Quality of age data is affected by a variety of discrepancies and misstatements in both censuses and surveys. Age data are primarily affected by preferences or avoidances for particular ages and/or digits due to socio-cultural norms prevalent in a society. Such discrepancies can result into misclassification bias and erroneous demographic and health assessment. It is a recurring issue which serves as impediment to proper planning and decision-making especially in developing countries [2]. Thus it is important to develop insights about the extent of misreporting in age data in India in census and surveys.
Prevailing scenario
The age data collected in census or demographic and health surveys suffer from various irregularities — digit preference or aversion; deliberate misstatement; ignorance in reckoning correct age and misunderstanding the question. Digit preference is one of the most frequently encountered human biases in age reporting wherein individual tend to incorrectly report age favouring certain ages ending in digits ‘0’ or ‘5’. This leads to heaping or stacking of age observation at certain ‘preferred’ ages. Often during census or household surveys, the head of a particular household reports approximate ages of all other members of household and thus does not pay much emphasis to report correct ages, leading to an inaccurate population age distribution.
Indices to assess quality of age-data
Whipple’s Index (WI), Myers’ Index (MI) and UN Age-sex Accuracy (UNASA) Index / UN Joint Score (UNJS) are three commonly used indices to measure the accuracy of reported age data. While Whipple’s index assesses the digit preference for age ending with digit 0 and 5, Myer’s blended index measures the extent of digit preference for age ending with all digits (0 to 9). Together with UNJS, , that assesses the accuracy of age data in 5-year groups, these two indices comprehensively capture the extent of age misreporting in demographic data.

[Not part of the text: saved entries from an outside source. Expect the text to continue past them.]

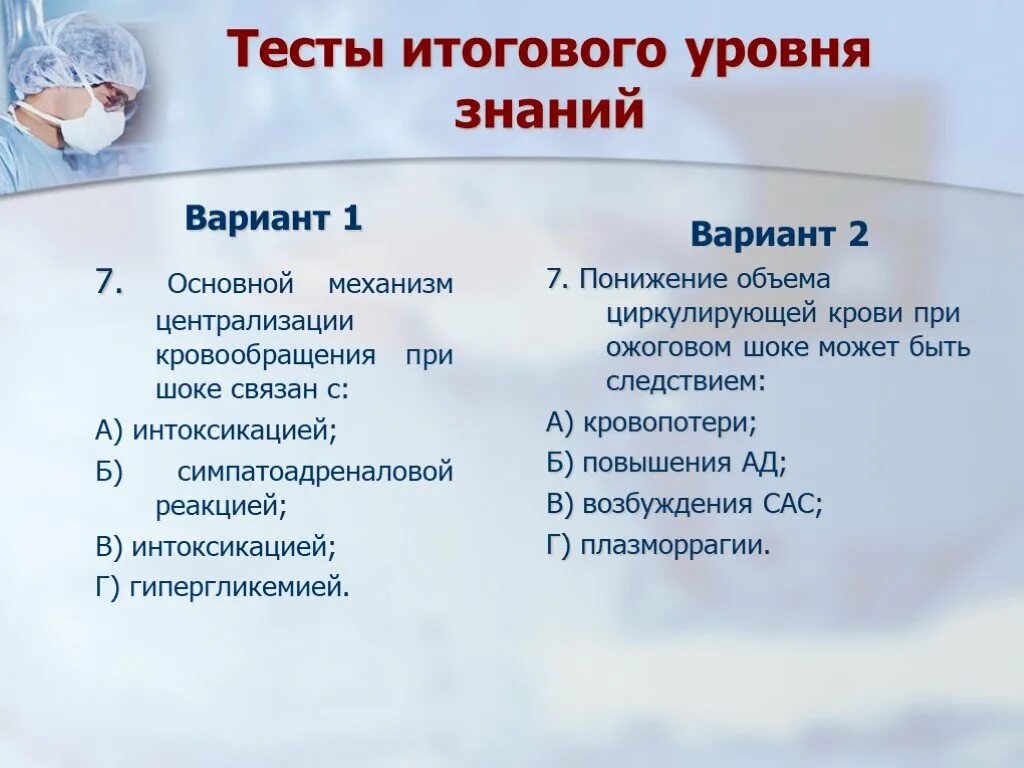 Тесты итогового уровня знаний

Вариант 1

7. Основной механизм централизации кровообращения при шоке связан с:

А) интоксикацией;

Б) симпатоадреналовой реакцией;

В) интоксикацией;

Г) гипергликемией.

Вариант 2

7. Понижение объема циркулирующей крови при ожоговом шоке может быть следствием:

А) кровопотери;

Б) повышения АД;

В) возбуждения САС;

Г) плазморрагии.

Key observations: Census and NFHS-4
Overall, the quality of age reporting at national level the quality of age reporting is more accurate in Census-2011 data compared to NFHS-4 data (as indicated by UN Joint score). Prominent variations exist among states in reference to age data collecting and reporting with certain states — Lakshwadeep, Kerala, Mizoram, Sikkim and Himachal Pradesh — reporting relatively more accurate quality of age data compared to other states (Table below). In regard to sex-difference; males reported age more accurately compared to females in states with ‘good quality’ age data reportage. But in other states, both males and females reported age inaccurately.

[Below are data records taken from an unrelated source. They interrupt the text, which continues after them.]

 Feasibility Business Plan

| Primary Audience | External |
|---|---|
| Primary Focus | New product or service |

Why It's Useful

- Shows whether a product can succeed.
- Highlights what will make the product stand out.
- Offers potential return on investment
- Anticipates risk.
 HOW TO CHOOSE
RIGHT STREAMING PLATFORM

Table: Whipple’s (WI), Myers’ (MI) Index by sex and UN Joint Score (UNJS) for India and States/UTs for Census 2011 and NFHS-4 (2015–16) data
Recommendations and way forward
The age data in census and surveys require critical intervention so as to recuperate its quality and facilitate effective planning and implementation of government schemes and programs. In order to improve to quality of age data, it is paramount to improve data collection process and quality of respondent specified information. It is important to take into consideration following facets for obtaining good quality age data:
· Collection of data of birth with age data as it reduces digit preference and age heaping [4]
· Recruitment of enumerators with required education qualification followed by their high quality training to facilitate good quality of collected data.
· Use of ‘local calendars’ relating to local events and festivals so as to facilitate better recording of age information
· Government should regularly raise awareness at ground level to motivate people to register birth details at hospital/PHC itself [4].
· Assess, quantify and report the errors in collection of age data so as to make data users cognizant about the utility and fitness of the data and maintain data quality culture.
References:
1. Office of the Registrar General and Census Commissioner, 2001. Census of India 2001. Age structure and marital status. (Retrieved through: https://censusindia.gov.in/census_and_you/age_structure_and_marital_status.aspx)
2. Agrawal, G. and Khanduja, P., 2015. Influence of literacy on India’s tendency for age misreporting: evidence from Census 2011. Journal of Population and Social Studies, 23(1), pp.47–56.
3. Jayachandran AA., Stover J., and Gupta YP., 2020. Age Reporting in Indian Census: an exploration into quality of Census data.
4. Yadav, A., Vishwakarma, M. and Chauhan, S., 2020. The quality of age data: Comparison between two recent Indian censuses 2001–2011. Clinical Epidemiology and Global Health, 8(2), pp.371–376.
Written by: ICMR-NIMS NDQF Team
Disclaimer: This blog solely provides general information related to data quality. The above expressed views are purely provided on the basis of studied relevant literature. These views have no relation to ICMR-NIMS, New Delhi or any other institution.